Which he wasn’t looking at.

“That’s not why you shouldn’t do it,” he added. “There’s no removing it once it is done. It will mark you forever as a…”

Pirate. Sailor. Anything other than the housemaid she had previously been.

“I don’t plan on going anywhere. Anywhere the Ghost doesn’t take me, that is.” At last, she pulled her eyes away from him and set them on Liberty Johnson. “What do you suggest for the design?”

Chow had done his best. There was no talking sense into this woman, just as there had been no preventing her from joining the crew. He would walk away now, retreat to his book like he had planned, and get some peace.

Except he found himself standing in the same spot suggesting, “A swallow.”

It was a typical design, though not simple. It might hurt her a little.

But it was an offering to the deep power that controlled the universe, one that might be worth the pain.

A prayer for safe passage home.

Wherever her home was.

“What does a swallow mean?” Rebecca asked.

This time, Chow didn’t debate about the lie of omission. “Swift sailing.”

She smiled, her eyes landing on his again. “A swallow it is, then.”

R ebecca hadn’t meant to talk her way into a tattoo. She hadn’t known what to do with her leisure time—never had been good at quiet moments when no direct action needed to be taken—and had been curious about the needles Liberty Johnson pulled from his wooden case.

But now, because shirtless Sharkhead Chow wouldn’t stop glowering at her, she was offering up her bare arm for a tattoo.

Her bare arm—and the rest of her torso, exposed down to her underthings. And she, a nice girl who always succeeded in nice housholds!

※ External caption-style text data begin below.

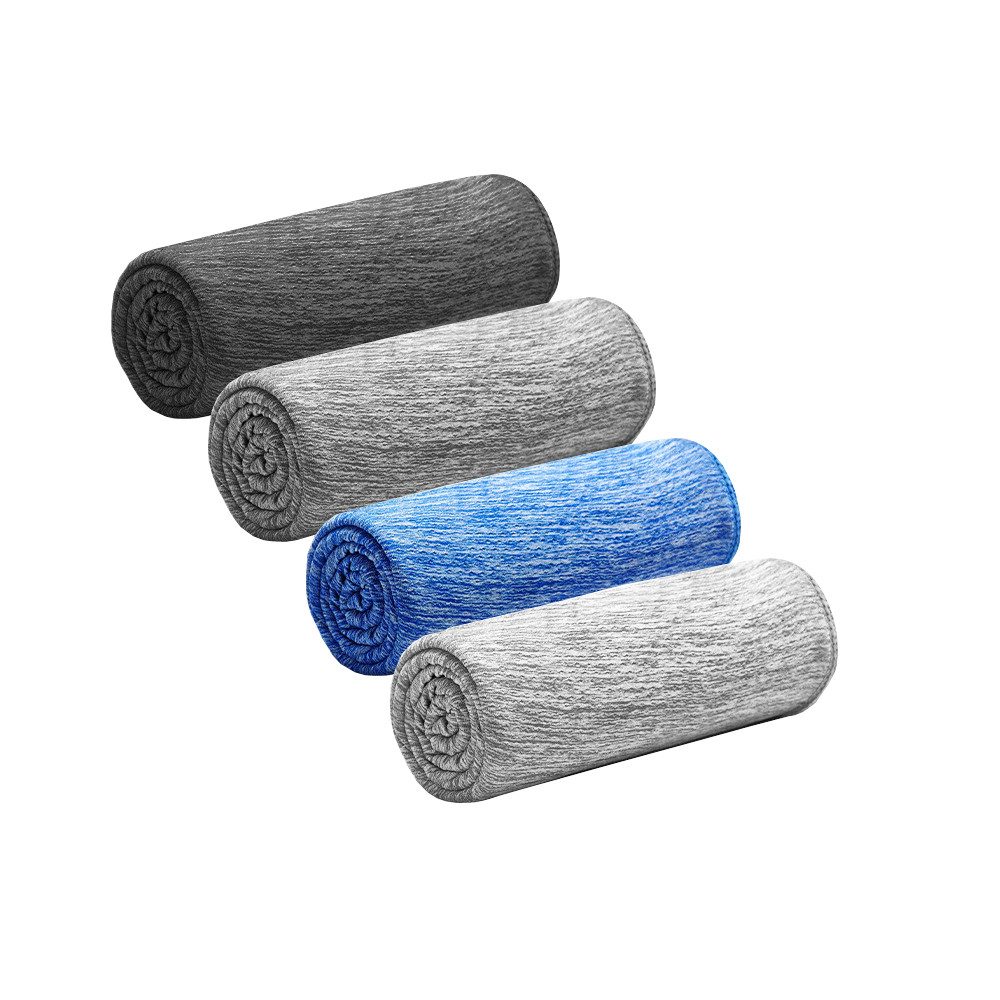 nsihing Sporthandtuch 4Pack Kühlendes Handtuch, Eis-Sport-Handtuch, kühles Handtuch, (4-St), für sofortige Kühlung, für Yoga, Reisen, Golf, Fitness (100x 30cm)
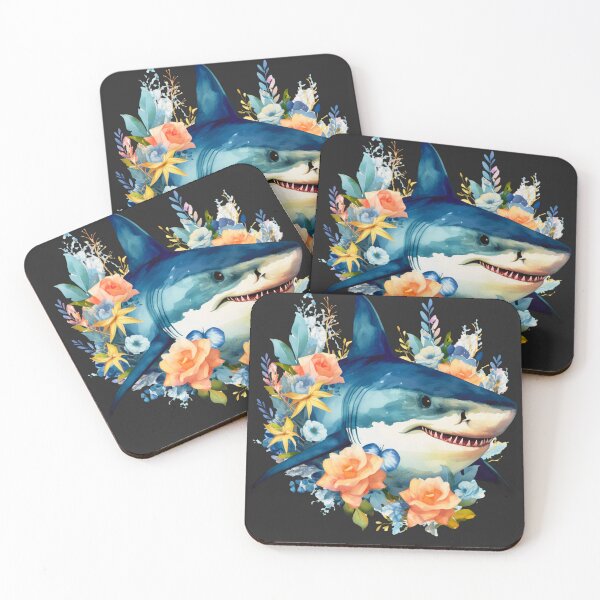 Item preview, Shark in flower designed and sold by AnimalsDH305.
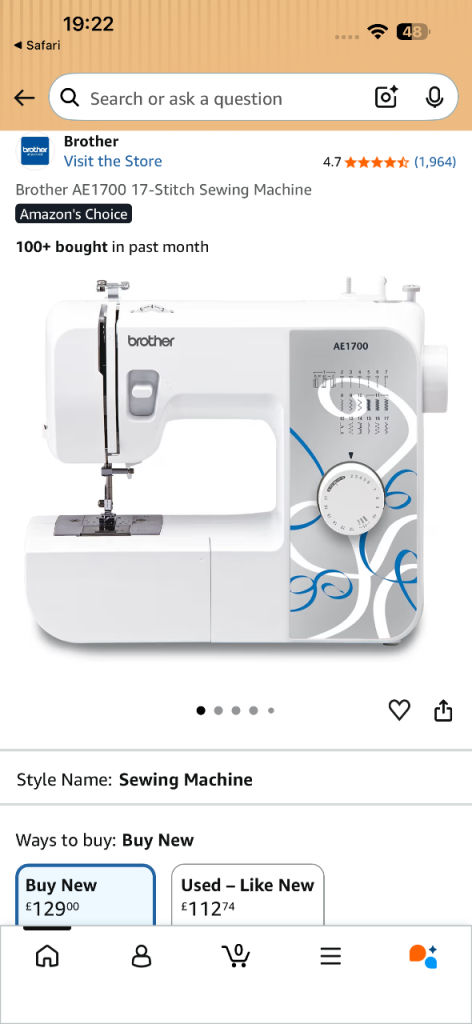 NEW UNBOXED Brother AE1700 17-Stitch Sewing Machine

She could feel all eyes on the pirate ship spinning towards her like a compass needle pulled towards the North Pole.

After a week on the Ghost , she knew them all.

In a pack with their feet dangling off the starboard side sat the green boys who thought they were ready to handle a woman, shoving each other amid muffled guffaws.

Fearsome Fred, who flirted with her in French over the mess table, watched from the steps leading to the quarterdeck.